So, here’s something practical that might be of interest if you have (or want) a domain custom domain (apex or sub-domain) to point to your GitHub Pages site.
In my last post, I walked through the rabbit hole of research and humble learning I had about some awesome stuff that has been around since 2008… GitHub Pages and Jekyll site building.
But, I didn’t offer much of a practical reason to even read the article… as it was mostly just an account of my own stumbling into knowledge. But stumble & learn I did!
But there was a simple practical element about CloudFlare that’s def. worth sharing.
There’s several good blogs out there that walk you through setting up the DNS, for a custom domain name to point to a Github Pages site, the traditional way using an A record (apex domain) pointing to specific IP addresses. I personally got a lot of value from Rick Pauloo’s great write-up here for this exact process. But it uses the static documented IP addresses and creates A records within your DNS.

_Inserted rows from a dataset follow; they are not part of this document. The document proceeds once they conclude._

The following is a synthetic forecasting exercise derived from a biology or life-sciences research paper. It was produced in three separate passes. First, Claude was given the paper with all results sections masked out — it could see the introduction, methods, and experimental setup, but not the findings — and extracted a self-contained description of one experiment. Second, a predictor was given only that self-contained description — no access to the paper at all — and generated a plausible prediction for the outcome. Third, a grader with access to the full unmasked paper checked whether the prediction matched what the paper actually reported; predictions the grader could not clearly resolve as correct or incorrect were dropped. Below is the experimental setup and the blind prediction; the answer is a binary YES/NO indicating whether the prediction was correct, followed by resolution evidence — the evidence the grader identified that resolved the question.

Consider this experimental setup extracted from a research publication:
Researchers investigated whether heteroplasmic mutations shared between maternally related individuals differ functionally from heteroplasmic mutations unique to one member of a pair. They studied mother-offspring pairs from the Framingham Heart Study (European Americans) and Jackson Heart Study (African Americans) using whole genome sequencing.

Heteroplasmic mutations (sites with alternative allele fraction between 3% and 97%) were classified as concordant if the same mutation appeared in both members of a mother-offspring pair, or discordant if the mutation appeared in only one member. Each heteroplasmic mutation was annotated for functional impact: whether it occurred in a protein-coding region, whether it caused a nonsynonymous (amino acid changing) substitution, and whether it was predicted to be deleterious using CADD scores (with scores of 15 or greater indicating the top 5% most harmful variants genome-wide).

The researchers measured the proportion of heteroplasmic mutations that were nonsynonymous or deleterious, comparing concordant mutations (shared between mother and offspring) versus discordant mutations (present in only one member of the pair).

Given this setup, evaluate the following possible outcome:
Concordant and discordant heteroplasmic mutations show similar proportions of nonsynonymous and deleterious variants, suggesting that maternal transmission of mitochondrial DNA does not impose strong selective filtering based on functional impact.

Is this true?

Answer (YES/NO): NO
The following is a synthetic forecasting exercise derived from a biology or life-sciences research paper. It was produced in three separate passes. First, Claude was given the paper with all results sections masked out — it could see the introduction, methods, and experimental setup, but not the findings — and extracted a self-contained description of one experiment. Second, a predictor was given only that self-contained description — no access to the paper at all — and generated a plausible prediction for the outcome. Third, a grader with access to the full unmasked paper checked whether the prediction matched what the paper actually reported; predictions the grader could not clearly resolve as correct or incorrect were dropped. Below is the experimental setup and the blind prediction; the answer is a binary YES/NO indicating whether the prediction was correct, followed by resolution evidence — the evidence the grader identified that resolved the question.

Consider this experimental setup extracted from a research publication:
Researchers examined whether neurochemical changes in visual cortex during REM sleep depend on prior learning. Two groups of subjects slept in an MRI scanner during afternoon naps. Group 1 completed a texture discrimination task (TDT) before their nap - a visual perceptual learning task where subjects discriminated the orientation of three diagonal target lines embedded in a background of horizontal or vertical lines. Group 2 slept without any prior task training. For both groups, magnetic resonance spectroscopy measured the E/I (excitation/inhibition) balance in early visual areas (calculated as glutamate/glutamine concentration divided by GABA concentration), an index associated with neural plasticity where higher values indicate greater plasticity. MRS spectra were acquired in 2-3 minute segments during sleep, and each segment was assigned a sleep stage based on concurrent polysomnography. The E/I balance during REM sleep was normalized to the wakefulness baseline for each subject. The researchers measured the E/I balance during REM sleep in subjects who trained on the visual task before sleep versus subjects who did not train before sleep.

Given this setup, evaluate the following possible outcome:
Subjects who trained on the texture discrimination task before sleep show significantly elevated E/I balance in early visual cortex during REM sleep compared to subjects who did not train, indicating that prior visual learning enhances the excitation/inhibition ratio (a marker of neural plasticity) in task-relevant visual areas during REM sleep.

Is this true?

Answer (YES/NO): NO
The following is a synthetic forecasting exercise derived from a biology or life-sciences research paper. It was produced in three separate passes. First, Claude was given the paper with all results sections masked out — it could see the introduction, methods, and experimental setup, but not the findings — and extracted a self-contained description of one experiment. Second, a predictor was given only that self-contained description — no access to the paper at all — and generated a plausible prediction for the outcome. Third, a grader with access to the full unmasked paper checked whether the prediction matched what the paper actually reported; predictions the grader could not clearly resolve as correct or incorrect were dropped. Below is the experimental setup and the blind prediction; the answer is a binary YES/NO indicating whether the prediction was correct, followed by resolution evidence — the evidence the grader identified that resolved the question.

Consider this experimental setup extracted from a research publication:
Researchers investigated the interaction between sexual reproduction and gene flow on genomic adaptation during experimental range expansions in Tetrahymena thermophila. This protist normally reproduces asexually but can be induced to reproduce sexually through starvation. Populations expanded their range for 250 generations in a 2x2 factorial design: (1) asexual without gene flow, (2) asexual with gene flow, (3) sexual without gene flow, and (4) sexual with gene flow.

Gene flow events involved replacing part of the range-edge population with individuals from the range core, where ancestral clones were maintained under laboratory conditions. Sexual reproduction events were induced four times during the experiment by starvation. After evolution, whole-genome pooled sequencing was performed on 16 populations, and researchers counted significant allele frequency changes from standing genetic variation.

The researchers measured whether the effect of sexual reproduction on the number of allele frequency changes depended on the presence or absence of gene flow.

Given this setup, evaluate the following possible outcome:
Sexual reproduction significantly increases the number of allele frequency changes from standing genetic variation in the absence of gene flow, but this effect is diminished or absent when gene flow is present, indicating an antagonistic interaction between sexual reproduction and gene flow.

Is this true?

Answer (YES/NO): NO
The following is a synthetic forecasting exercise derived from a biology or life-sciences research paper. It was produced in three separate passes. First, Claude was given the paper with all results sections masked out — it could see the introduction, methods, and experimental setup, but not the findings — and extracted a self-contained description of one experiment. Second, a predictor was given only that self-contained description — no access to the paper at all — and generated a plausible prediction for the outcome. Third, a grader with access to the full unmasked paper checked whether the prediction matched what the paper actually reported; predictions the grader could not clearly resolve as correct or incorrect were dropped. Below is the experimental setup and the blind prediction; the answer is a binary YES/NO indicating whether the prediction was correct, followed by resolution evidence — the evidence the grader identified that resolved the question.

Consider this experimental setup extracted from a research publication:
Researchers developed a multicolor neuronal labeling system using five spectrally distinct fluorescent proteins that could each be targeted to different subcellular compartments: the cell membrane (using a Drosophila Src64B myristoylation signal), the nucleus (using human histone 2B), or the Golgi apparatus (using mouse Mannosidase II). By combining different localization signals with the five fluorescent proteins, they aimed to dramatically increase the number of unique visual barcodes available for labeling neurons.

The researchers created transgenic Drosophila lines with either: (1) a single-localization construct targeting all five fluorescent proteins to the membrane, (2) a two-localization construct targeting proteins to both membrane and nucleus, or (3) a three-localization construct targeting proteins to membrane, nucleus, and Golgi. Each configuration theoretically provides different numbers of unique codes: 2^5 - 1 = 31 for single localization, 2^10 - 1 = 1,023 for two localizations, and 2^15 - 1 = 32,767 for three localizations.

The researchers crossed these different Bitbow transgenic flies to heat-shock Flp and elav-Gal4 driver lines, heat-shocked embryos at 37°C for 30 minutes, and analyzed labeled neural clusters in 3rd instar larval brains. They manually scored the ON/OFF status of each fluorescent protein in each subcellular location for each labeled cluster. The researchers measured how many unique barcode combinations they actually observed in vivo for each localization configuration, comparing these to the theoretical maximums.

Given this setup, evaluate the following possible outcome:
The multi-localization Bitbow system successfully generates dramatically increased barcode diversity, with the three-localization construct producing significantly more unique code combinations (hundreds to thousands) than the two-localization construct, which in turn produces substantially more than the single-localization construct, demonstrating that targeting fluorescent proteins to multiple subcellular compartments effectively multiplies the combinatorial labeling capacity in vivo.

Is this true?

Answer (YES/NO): YES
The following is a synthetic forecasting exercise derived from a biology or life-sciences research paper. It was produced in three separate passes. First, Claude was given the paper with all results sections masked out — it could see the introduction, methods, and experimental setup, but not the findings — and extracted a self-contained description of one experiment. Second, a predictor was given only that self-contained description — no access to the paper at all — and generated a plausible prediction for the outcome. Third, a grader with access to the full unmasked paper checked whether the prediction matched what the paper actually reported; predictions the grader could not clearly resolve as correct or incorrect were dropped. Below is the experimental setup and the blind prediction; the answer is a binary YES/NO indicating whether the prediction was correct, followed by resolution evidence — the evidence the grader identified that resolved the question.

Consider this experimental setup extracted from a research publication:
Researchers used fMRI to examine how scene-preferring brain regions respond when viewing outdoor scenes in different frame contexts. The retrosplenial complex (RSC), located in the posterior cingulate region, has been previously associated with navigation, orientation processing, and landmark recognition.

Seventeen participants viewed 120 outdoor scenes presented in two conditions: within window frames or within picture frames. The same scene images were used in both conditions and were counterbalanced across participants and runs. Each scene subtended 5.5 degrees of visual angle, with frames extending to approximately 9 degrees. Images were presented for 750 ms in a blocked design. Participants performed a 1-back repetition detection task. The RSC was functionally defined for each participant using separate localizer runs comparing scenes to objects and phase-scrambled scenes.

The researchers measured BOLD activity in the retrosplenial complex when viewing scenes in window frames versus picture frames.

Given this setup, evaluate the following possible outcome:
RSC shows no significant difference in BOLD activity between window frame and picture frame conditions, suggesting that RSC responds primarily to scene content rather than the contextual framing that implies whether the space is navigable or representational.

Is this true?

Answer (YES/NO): YES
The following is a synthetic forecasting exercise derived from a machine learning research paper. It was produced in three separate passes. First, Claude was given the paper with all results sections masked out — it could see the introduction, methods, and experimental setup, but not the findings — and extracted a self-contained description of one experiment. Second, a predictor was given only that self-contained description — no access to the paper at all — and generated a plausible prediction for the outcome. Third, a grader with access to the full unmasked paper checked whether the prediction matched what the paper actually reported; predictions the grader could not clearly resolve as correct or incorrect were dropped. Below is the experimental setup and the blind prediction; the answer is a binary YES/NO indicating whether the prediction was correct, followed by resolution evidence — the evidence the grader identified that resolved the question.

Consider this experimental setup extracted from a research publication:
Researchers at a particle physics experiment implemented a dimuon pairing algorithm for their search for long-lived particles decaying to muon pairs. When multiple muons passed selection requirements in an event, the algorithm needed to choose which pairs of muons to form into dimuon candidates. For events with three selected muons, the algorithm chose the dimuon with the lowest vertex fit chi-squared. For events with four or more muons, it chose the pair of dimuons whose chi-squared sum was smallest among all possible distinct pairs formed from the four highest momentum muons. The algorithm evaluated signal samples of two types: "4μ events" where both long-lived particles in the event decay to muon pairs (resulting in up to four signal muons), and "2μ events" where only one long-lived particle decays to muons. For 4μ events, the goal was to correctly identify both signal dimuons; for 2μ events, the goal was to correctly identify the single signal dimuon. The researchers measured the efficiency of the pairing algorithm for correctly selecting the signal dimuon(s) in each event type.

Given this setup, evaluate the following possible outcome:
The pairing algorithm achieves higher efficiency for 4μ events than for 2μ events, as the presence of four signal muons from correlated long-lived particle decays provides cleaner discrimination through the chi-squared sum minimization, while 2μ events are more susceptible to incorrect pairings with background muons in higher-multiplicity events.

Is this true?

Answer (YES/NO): NO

And GitHub documentation states that their IP addresses may change from time to time, and they provide an API to return the latest IP addresses . . . I’m not 100% if this is a real risk for GitHub pages also (as it’s hosted under different domain at Github.io), but the point is that managing IP address changes isn’t as simple as I’d like… and can be completely eliminated because CloudFlare has made this easier than ever.
CloudFlare addresses this with what they call CName Flattening.
I’ll leave you to read the nitty gritty in that link, but for all-intents-and-purposes here, it is CloudFlare’s solution that allows us to set up an Apex domain with a CName record (e.g. map to another domain name) instead of an A record (maps to an statically configured IP address)!
That’s it, one screenshot, Done! Our DNS setup in CloudFlare is now complete. The final step is to setup GitHub to correctly server our content for our custom domain; basically tell GitHub Pages that it’s ok to route our custom domain to our repo and support serving with a different host name.
Enabling the proper Domain handling on the GitHub side…
To allow serving our content via our custom domain, we do need to enable this on the GitHub side, but they make it just as easy here too.
Documented here… We could create a CNAME file manually.
But their UI is super easy and takes care of this for us. In your repo, navigate to Settings -> Options and scroll on down to GitHub Pages. Finally enter the domain, just as you did in CloudFlare, here so that GitHub will properly route/handle all requests from that domain by serving content from your repo.
First navigate to Settings -> Options
Then, after scrolling down to the GitHub Pages section…
Fyi, this part was also addressed in Rick Pauloo’s write-up above.
That’s it, you now have a custom apex domain routed by Cloudflare to a site hosted in GitHub Pages – both offering enterprise performance and reliability!
NOTE: GitHub Pages will dynamically bind both the Apex domain cajuncoding.com as well as the default web sub-domain of www.cajuncoding.com. But no other subdomains will be supported.